**Supplied information**:
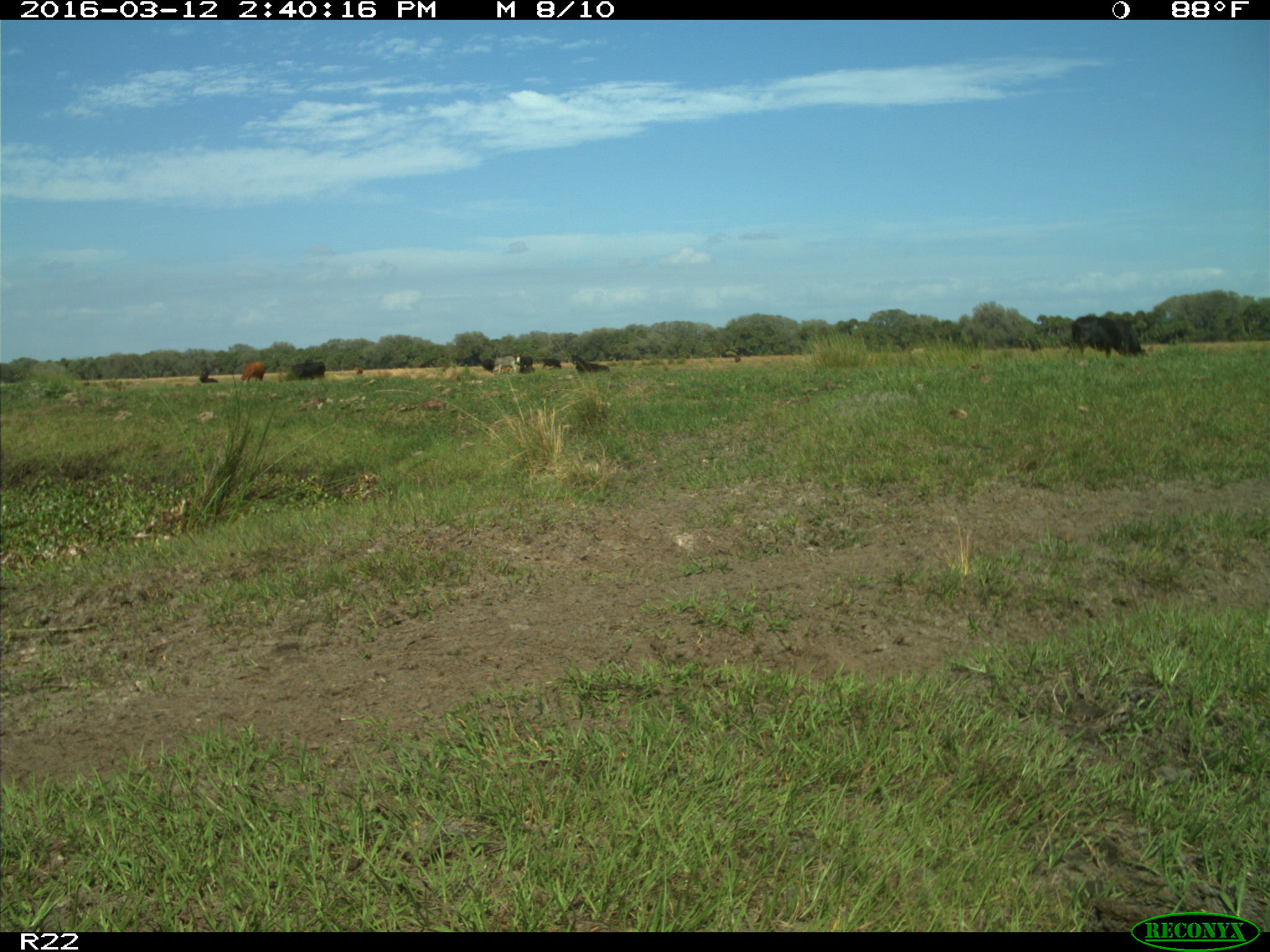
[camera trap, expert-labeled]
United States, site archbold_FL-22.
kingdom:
* * *
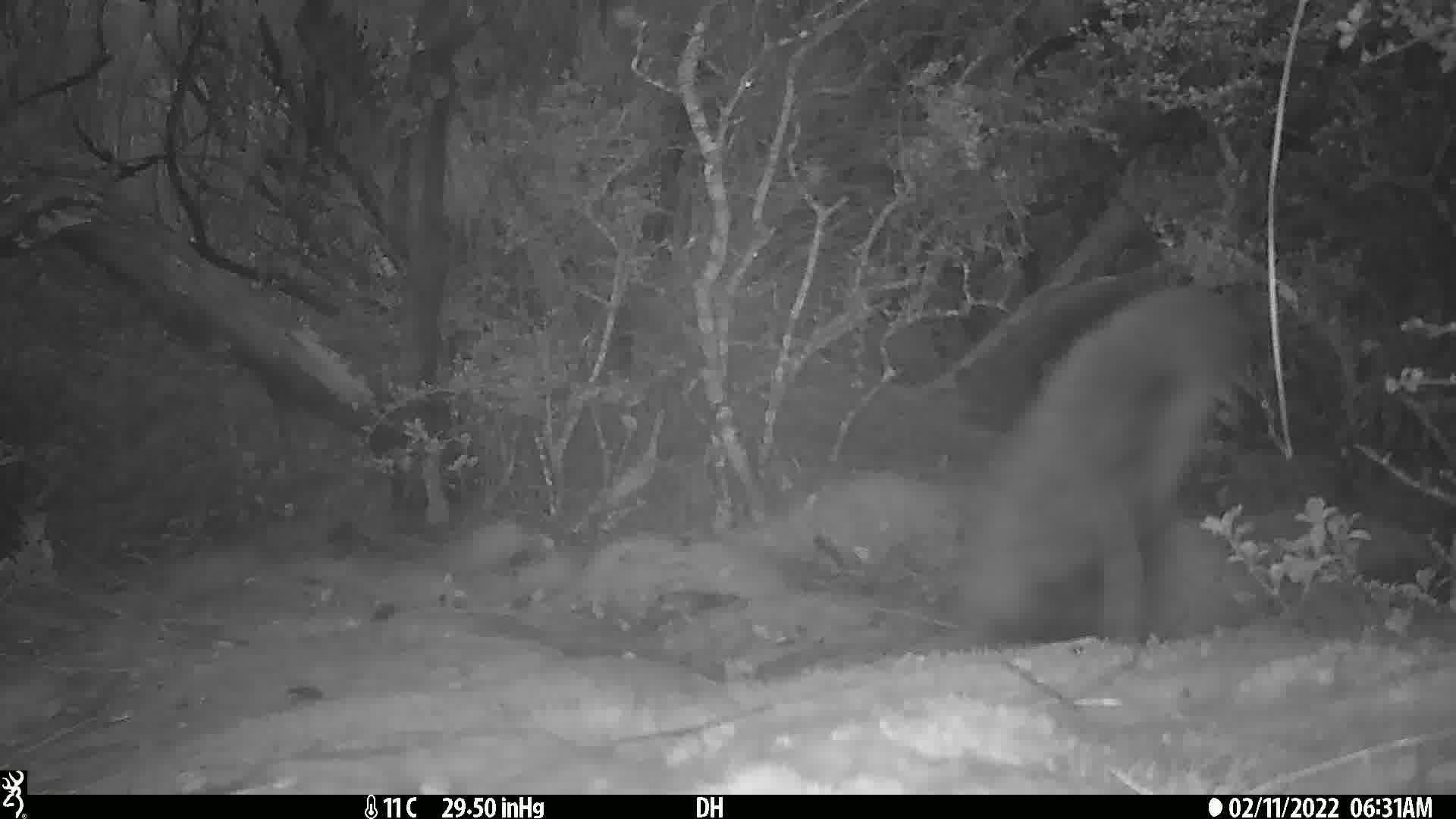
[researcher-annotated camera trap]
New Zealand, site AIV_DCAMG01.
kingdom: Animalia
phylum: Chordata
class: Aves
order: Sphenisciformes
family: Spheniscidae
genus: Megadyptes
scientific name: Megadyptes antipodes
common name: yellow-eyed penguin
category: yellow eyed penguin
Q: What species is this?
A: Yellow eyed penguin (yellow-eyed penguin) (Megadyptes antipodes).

**What you should do**:
Select every line of the material above holding the word "site" and copy it.

**Task output**:
United States, site archbold_FL-22.
New Zealand, site AIV_DCAMG01.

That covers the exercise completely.